*** Opening of Data for processing ***

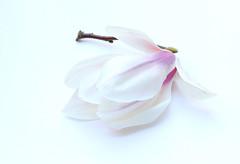 The Majestic ones (Pixel_peeper) Tags: flower nature whiteflower spring pale magnolia blossum magnoliaceae macromondays pierremagnol vision:outdoor=091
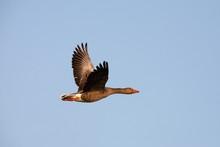 Goose Flying Wiht A Blue Sky I...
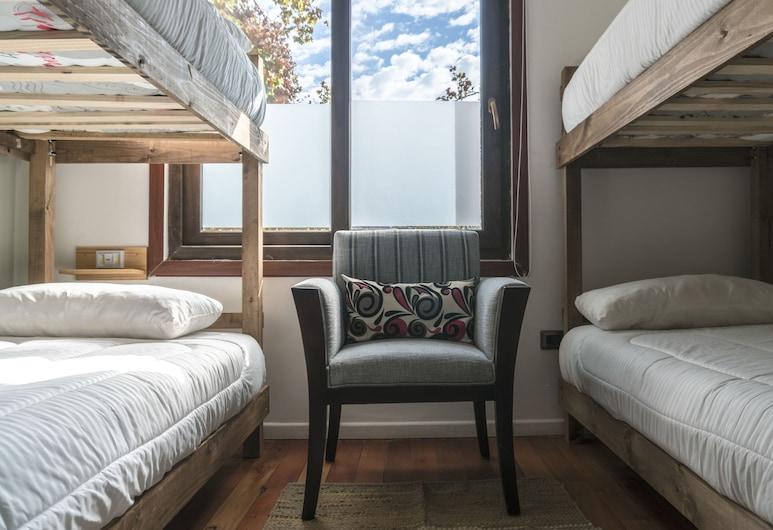 Casa Viva Hostel, Santiago, Premium dubbelrum - sovsal (män och kvinnor) - privat badrum, Gästrum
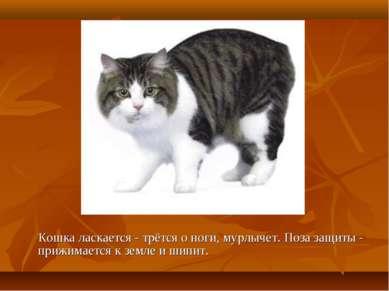 Кошка ласкается - трётся о ноги, мурлычет. Поза защиты - прижимается к земле ...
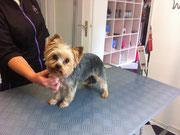 Yorkshire Terrier Nachher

*** Close of Data for processing ***

- Task description
Set down nothing but the lines from the one containing "Кошка ласкается - трётся" to the final line above, both included, with every picture left out.

- Written solution
 Кошка ласкается - трётся о ноги, мурлычет. Поза защиты - прижимается к земле ...
 Yorkshire Terrier Nachher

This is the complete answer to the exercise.